VEGF INDUCED MODULATION OF ENDOTHELIAL STRUCTURE/FUNCT

VEGF 诱导的内皮结构/功能调节

• 批准号: 2906358
• 负责人: RICHARD C SCHAEFFER
• 金额: $ 21.58万
• 依托单位: UNIVERSITY OF ARIZONA
• 依托单位国家: 美国
• 财政年份: 1998
• 资助国家: 美国
• 起止时间: 1998-09-30 至 2000-06-15
• 项目状态: 已结题
• 来源: https://reporter.nih.gov/project-details/2906358
• 关键词: biological signal transduction; cell adhesion; cell cell interaction; cell proliferation; charge coupled device camera; cytoskeleton; diabetes mellitus; enzyme activity; immunofluorescence technique; immunoprecipitation; membrane permeability; mitogens; phosphatidylinositol 3 kinase; protein kinase; vascular endothelial growth factors; vascular endothelium; vascular endothelium permeability; western blottings

DESCRIPTION: Diabetes mellitus affects 1-5% of the world's population and is the major cause of new blindness. Diabetic blindness is frequently characterized by proliferative retinopathy, which is associated with increased vascular permeability and neovascularization. Vascular endothelial growth factor (VEGF), an endothelial cell (CE) specific mitogen, is a major contributor to this disease process. VEGF initiates cell proliferation by binding to VEGF receptors -1 and -2 and activating a phospholipase C- /protein kinase C (PLC /PKC) signal transduction cascade. However, the exact intracellular signals that modulate the chronic increases in vascular permeability induced by VEGF have not been determined. The long-term goals of this research program are to decipher the cellular and molecular mechanisms by which VEGF directly signals chronic alterations of endothelial structure leading to increased monolayer permeability to macromolecules. The specific aims of this experimental program are to test whether VEGF-induced chronic barrier dysfunction and EC growth are dependent on 1) the activation of the mitogen-activated protein kinase cascade, 2) the activation of protein kinase a and bII isoforms, 3) the activation of phosphatidylinositol 3-kinase and/or Rho A. This study will use the following methods: 1) a size-dependent solute (20-200 A) permeability assay developed in this laboratory to measure the "pore" size of the cell-cell junctional space in large and microvessel EC monolayers, 2) immunoprecipitation and Western blotting to examine the signal transduction events initiated by VEGF, 3) digital immunofluorescent microscopy using a -25 degrees C CCD camera that permits sensitive detection of compartmentalization of intracellular signaling, cytoskeletal and cell-cell adhesion molecules, and 4) an EC proliferation assay to measure the effects of inhibitors on VEGF's mitogenic properties. These studies will allow us to identify the VEGF-induced signal transduction pathways that cause chronic endothelial barrier dysfunction and suggest new targets for therapeutic interventions.

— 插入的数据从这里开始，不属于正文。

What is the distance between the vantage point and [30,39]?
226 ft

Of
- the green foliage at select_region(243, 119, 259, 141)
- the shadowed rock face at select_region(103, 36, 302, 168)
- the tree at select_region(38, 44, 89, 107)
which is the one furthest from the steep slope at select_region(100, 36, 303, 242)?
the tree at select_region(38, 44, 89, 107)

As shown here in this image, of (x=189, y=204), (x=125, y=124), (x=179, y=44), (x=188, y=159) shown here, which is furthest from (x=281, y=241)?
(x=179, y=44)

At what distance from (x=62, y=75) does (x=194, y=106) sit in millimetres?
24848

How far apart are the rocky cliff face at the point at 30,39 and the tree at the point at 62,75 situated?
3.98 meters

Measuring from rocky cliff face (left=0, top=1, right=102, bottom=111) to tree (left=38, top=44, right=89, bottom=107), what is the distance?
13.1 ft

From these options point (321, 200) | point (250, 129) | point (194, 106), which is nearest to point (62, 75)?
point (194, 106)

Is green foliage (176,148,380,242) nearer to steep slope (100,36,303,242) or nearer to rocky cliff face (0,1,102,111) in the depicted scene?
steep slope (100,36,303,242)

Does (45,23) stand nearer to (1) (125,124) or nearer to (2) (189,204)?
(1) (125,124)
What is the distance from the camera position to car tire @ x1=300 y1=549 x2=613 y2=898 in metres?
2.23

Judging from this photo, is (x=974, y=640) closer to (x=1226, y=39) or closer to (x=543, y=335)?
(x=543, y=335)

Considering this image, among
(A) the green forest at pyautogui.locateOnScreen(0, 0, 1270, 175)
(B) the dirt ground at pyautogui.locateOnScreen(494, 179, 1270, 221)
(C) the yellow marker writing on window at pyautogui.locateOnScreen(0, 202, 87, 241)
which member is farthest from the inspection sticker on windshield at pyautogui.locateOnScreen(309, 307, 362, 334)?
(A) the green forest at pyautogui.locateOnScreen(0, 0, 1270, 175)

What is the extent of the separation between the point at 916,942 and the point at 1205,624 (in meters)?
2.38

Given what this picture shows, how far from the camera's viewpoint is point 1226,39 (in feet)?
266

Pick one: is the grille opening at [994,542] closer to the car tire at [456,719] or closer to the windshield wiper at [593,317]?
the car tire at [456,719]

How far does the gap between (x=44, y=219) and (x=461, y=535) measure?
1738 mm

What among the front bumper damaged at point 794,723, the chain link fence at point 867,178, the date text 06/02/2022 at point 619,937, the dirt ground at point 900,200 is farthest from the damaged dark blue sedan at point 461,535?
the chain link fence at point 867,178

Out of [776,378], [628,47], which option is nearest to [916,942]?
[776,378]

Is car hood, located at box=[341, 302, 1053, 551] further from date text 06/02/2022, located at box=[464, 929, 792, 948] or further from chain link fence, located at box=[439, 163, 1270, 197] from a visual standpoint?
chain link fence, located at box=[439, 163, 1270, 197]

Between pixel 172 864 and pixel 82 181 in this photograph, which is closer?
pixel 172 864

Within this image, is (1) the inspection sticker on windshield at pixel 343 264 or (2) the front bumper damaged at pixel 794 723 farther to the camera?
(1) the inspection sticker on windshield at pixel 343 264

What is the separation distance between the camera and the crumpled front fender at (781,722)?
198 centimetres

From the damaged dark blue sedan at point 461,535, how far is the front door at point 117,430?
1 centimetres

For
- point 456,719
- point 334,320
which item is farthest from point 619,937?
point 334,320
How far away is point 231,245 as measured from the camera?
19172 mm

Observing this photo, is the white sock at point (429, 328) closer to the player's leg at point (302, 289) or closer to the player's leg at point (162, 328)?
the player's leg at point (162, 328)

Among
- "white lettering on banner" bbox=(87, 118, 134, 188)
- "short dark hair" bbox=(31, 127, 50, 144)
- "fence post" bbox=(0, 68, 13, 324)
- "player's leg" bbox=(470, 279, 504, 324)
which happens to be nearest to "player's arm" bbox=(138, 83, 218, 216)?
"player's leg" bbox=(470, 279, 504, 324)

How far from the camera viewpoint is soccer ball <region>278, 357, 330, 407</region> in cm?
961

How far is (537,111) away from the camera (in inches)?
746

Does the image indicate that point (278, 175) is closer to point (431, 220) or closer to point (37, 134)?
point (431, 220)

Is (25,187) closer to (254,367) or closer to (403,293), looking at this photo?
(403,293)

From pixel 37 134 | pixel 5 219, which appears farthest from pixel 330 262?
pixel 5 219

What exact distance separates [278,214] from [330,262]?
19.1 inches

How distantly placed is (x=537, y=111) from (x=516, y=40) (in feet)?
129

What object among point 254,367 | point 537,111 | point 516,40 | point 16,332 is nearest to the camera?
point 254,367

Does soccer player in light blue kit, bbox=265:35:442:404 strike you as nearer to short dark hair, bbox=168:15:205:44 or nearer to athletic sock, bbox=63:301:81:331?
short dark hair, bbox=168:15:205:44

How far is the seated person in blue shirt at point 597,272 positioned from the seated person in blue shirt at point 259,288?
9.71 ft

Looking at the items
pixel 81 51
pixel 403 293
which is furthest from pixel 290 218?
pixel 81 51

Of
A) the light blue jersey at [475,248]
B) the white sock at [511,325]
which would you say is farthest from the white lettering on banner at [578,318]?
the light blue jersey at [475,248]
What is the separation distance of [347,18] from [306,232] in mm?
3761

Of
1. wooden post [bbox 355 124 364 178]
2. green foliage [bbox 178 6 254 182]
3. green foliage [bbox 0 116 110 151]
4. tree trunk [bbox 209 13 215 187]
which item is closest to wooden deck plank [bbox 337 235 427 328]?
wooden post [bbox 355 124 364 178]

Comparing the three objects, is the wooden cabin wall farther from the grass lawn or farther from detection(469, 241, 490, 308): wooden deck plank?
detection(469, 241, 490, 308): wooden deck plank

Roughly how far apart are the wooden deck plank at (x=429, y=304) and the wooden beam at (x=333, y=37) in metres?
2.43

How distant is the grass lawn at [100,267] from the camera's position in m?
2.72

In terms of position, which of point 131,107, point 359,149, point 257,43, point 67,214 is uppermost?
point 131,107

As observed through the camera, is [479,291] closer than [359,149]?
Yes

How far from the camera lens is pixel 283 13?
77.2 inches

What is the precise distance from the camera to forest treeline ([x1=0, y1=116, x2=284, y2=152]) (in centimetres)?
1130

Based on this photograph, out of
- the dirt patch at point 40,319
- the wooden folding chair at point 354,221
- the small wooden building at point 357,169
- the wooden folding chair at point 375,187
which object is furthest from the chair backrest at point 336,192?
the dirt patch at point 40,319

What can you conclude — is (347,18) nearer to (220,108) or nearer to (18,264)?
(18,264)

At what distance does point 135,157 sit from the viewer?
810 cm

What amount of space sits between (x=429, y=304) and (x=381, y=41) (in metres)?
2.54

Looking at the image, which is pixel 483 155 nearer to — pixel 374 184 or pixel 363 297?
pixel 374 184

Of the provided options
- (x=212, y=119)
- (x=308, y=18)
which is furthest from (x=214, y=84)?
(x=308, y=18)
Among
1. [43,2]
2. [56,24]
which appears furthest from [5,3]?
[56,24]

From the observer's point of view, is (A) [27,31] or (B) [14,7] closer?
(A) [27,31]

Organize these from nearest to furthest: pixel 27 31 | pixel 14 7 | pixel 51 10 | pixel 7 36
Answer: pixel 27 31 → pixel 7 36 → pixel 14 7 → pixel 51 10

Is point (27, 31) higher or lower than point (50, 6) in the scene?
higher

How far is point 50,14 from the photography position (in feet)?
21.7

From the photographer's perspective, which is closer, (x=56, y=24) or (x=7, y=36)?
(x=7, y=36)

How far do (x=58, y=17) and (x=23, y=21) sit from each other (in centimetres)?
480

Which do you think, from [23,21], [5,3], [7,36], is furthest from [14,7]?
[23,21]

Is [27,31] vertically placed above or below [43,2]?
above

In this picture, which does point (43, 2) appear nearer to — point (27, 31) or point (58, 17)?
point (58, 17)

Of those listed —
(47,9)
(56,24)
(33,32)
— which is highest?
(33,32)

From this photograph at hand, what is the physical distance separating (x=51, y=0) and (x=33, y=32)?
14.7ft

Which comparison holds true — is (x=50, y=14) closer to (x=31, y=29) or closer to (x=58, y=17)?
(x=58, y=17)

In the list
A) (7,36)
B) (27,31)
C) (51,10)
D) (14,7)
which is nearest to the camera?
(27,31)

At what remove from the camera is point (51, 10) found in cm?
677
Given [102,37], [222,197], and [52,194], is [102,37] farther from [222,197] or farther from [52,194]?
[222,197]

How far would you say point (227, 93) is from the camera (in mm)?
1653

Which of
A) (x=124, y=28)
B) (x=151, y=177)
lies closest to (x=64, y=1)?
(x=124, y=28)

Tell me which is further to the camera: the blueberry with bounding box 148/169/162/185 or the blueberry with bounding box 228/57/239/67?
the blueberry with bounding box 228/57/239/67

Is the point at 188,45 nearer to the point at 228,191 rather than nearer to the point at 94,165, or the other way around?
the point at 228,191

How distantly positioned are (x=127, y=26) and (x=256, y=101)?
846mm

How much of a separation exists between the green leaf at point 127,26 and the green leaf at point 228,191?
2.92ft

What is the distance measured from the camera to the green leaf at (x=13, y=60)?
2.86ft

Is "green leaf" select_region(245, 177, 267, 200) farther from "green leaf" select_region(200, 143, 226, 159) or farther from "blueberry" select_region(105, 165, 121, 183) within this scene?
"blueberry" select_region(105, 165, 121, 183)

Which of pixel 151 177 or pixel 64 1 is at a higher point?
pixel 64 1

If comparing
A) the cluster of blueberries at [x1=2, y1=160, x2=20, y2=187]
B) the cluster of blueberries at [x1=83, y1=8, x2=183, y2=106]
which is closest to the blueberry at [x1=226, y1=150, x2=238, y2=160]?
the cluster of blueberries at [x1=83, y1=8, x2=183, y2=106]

描述： 糖尿病影响着世界上 1-5% 的人口 是新发失明的主要原因。 糖尿病性失明很常见 以增殖性视网膜病变为特征，与 血管通透性增加和新血管形成。 血管 内皮生长因子（VEGF），一种内皮细胞（CE）特异性有丝分裂原， 是导致该疾病过程的主要因素。 VEGF启动细胞 通过结合 VEGF 受体 -1 和 -2 并激活 磷脂酶 C-/蛋白激酶 C (PLC /PKC) 信号转导级联。 然而，调节慢性增加的确切细胞内信号 VEGF 诱导的血管通透性的影响尚未确定。 这 该研究计划的长期目标是破译细胞和 VEGF 直接发出慢性变化信号的分子机制 内皮结构导致单层渗透性增加 大分子。 该实验计划的具体目的是测试 VEGF 诱导的慢性屏障功能障碍和 EC 生长是否相关 1) 丝裂原激活蛋白激酶级联的激活，2) 蛋白激酶 a 和 bII 亚型的激活，3) 磷脂酰肌醇 3-激酶和/或 Rho A。本研究将使用 以下方法：1) 尺寸依赖性溶质 (20-200 A) 渗透性测定 该实验室开发用于测量细胞间“孔隙”尺寸 大血管和微血管 EC 单层的连接空间，2) 免疫沉淀和蛋白质印迹检查信号转导 由 VEGF 引发的事件，3) 使用数字免疫荧光显微镜 -25°C CCD 摄像头，可灵敏检测 细胞内信号传导、细胞骨架和细胞间的区室化 粘附分子，以及 4) EC 增殖测定来测量效果 VEGF 促有丝分裂特性的抑制剂。 这些研究将使我们 确定 VEGF 诱导的信号转导途径，从而导致慢性 内皮屏障功能障碍并提出新的治疗靶点 干预措施。